## Document excerpt
□ □ □ □ □

FIX Remove bins whose width <= 1e-8 with a warning in KBinsDiscretizer (

#13165) * remove redundant bins * tests * what's new * issue number * numeric issue * move what's new * Joel's comment * forget something * flake8 * more doc update * Joel's comment * redundant bins * new message * comment
scikit-learn · Feb 20, 2019 · b40868d · b40868d
1 parent 3fbcb2c
commit b40868d
Show file tree

Hide file tree

Showing 3 changed files with 60 additions and 16 deletions.
diff --git a/doc/whats_new/v0.20.rst b/doc/whats_new/v0.20.rst
@@ -64,6 +64,10 @@ Changelog
   combination with ``handle_unknown='ignore'``.
   :issue:`12881` by `Joris Van den Bossche`_.
 
+- |Fix| Bins whose width are too small (i.e., <= 1e-8) are removed
+  with a warning in :class:`preprocessing.KBinsDiscretizer`.
+  :issue:`13165` by :user:`Hanmin Qin <qinhanmin2014>`.
+
 :mod:`sklearn.feature_extraction.text`
 ......................................
 

diff --git a/sklearn/preprocessing/_discretization.py b/sklearn/preprocessing/_discretization.py
@@ -56,7 +56,8 @@ class KBinsDiscretizer(BaseEstimator, TransformerMixin):
     Attributes
     ----------
     n_bins_ : int array, shape (n_features,)
-        Number of bins per feature.
+        Number of bins per feature. Bins whose width are too small
+        (i.e., <= 1e-8) are removed with a warning.

□ □ □ □ □

## Listed entries
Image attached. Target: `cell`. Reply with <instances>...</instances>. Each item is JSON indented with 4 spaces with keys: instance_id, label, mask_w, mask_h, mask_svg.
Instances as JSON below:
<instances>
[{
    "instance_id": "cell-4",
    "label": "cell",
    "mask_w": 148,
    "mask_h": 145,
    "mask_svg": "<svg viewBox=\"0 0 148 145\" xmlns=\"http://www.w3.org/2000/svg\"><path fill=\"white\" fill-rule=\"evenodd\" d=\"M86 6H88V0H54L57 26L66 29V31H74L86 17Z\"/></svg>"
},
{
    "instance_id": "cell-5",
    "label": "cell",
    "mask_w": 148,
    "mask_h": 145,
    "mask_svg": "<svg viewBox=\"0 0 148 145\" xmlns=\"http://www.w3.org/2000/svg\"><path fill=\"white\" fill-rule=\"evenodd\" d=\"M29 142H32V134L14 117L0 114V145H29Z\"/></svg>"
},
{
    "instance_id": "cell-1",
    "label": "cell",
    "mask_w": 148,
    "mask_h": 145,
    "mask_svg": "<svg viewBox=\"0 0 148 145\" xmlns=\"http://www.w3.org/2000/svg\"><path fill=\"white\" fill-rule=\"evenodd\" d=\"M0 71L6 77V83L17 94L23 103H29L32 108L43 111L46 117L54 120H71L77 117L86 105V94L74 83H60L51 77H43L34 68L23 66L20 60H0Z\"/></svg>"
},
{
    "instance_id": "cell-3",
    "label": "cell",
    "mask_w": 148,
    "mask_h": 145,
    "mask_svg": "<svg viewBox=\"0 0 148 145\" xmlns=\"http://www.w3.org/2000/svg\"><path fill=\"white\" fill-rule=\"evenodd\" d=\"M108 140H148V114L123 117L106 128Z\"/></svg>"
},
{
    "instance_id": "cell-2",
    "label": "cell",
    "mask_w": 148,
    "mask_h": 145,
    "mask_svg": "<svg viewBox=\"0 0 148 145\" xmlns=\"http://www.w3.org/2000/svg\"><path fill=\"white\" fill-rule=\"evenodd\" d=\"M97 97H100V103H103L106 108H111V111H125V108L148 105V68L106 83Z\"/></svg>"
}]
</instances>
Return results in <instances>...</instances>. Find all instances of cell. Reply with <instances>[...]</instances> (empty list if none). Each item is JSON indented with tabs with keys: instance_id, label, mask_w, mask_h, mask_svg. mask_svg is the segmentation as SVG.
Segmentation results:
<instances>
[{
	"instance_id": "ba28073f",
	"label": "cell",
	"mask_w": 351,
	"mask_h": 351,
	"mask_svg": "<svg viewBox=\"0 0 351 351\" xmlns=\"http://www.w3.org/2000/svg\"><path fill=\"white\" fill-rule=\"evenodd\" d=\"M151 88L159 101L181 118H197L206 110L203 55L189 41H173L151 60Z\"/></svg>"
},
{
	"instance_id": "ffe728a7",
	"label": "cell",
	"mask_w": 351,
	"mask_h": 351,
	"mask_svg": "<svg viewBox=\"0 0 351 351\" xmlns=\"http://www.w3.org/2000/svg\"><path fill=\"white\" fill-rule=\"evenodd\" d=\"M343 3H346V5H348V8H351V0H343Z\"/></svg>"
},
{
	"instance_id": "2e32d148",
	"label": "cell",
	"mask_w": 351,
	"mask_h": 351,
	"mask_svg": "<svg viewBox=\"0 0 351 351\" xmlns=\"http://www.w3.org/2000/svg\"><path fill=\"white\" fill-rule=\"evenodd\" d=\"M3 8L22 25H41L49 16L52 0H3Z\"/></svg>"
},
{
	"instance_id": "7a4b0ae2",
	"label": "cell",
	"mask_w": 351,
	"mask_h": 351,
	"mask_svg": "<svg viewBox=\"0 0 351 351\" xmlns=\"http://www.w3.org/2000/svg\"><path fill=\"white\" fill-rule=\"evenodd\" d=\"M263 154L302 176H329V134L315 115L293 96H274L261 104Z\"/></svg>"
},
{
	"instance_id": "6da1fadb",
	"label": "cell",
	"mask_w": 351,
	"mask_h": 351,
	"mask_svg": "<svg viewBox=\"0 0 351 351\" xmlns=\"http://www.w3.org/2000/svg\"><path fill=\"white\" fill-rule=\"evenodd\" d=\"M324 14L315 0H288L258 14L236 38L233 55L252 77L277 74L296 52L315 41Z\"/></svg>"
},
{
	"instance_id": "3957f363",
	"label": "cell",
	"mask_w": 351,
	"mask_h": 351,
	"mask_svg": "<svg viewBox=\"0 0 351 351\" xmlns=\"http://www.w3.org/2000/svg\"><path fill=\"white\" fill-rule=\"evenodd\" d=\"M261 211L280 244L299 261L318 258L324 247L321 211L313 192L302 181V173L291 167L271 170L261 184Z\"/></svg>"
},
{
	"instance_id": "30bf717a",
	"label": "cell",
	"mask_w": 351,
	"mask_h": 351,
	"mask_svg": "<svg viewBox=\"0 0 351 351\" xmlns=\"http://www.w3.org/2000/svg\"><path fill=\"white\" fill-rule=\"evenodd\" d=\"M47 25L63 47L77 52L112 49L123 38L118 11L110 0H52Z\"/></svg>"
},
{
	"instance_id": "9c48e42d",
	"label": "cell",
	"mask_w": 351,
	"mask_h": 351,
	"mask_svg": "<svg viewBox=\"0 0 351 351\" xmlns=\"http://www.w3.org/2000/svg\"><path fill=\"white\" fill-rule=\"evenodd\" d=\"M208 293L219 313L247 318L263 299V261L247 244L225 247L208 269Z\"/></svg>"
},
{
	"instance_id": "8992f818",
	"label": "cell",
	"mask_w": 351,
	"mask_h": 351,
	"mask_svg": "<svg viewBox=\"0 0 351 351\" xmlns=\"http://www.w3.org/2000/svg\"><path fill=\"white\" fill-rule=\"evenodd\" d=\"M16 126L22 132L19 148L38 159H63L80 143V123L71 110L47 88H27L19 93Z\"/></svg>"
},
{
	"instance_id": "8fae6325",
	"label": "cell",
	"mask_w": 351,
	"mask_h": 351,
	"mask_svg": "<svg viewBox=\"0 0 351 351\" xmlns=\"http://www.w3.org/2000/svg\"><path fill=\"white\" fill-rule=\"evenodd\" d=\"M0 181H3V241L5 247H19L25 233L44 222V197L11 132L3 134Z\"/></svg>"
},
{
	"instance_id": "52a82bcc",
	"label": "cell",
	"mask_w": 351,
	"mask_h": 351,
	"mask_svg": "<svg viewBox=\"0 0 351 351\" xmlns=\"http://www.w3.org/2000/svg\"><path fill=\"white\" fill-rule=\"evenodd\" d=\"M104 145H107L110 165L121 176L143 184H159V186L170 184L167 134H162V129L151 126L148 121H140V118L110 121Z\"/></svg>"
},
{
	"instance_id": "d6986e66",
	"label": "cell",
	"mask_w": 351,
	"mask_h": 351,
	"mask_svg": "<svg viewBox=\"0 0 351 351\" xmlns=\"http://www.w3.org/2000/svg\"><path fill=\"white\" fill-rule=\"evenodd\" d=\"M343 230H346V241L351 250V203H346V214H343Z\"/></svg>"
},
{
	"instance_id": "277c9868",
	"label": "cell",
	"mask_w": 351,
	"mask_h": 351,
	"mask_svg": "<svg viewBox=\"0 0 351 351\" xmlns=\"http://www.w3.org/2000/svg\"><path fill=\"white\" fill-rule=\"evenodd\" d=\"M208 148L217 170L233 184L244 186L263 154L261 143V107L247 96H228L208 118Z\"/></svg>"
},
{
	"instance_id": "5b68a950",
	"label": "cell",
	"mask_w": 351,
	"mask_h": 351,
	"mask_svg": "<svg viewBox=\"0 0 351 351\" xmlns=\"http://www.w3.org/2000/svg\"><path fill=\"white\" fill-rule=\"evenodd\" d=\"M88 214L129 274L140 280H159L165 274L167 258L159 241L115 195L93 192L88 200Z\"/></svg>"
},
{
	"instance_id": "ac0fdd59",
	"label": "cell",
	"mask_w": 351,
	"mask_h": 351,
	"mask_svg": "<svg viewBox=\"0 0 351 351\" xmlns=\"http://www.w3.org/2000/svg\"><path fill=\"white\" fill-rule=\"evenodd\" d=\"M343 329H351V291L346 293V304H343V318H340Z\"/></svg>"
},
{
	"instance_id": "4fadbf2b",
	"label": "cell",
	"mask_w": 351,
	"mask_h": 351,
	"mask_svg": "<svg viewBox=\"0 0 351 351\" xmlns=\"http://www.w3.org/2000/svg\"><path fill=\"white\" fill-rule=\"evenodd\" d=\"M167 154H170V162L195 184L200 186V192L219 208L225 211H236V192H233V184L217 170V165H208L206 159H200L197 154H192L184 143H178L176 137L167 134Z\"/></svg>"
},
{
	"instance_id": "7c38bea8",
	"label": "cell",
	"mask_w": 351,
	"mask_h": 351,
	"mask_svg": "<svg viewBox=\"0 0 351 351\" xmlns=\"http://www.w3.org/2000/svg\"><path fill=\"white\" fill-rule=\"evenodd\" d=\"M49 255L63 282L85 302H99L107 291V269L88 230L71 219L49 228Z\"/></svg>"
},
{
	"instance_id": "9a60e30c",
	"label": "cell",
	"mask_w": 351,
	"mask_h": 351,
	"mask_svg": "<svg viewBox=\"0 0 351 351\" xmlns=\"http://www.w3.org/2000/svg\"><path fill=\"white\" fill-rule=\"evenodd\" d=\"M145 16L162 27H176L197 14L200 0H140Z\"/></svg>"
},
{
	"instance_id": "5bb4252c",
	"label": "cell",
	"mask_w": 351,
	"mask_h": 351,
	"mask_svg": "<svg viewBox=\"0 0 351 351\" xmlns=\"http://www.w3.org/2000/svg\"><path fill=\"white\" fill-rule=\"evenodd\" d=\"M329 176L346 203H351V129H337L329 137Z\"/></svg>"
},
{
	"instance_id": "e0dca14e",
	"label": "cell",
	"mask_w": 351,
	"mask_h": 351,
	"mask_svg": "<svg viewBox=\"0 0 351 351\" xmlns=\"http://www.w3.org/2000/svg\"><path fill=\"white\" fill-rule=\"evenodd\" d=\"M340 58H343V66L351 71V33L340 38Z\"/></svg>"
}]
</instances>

□ □ □ □ □

According to the commit page, what happens to bins in KBinsDiscretizer whose width is 1e-8 or less? The lines that come after the commit page play no role here.

They are removed with a warning.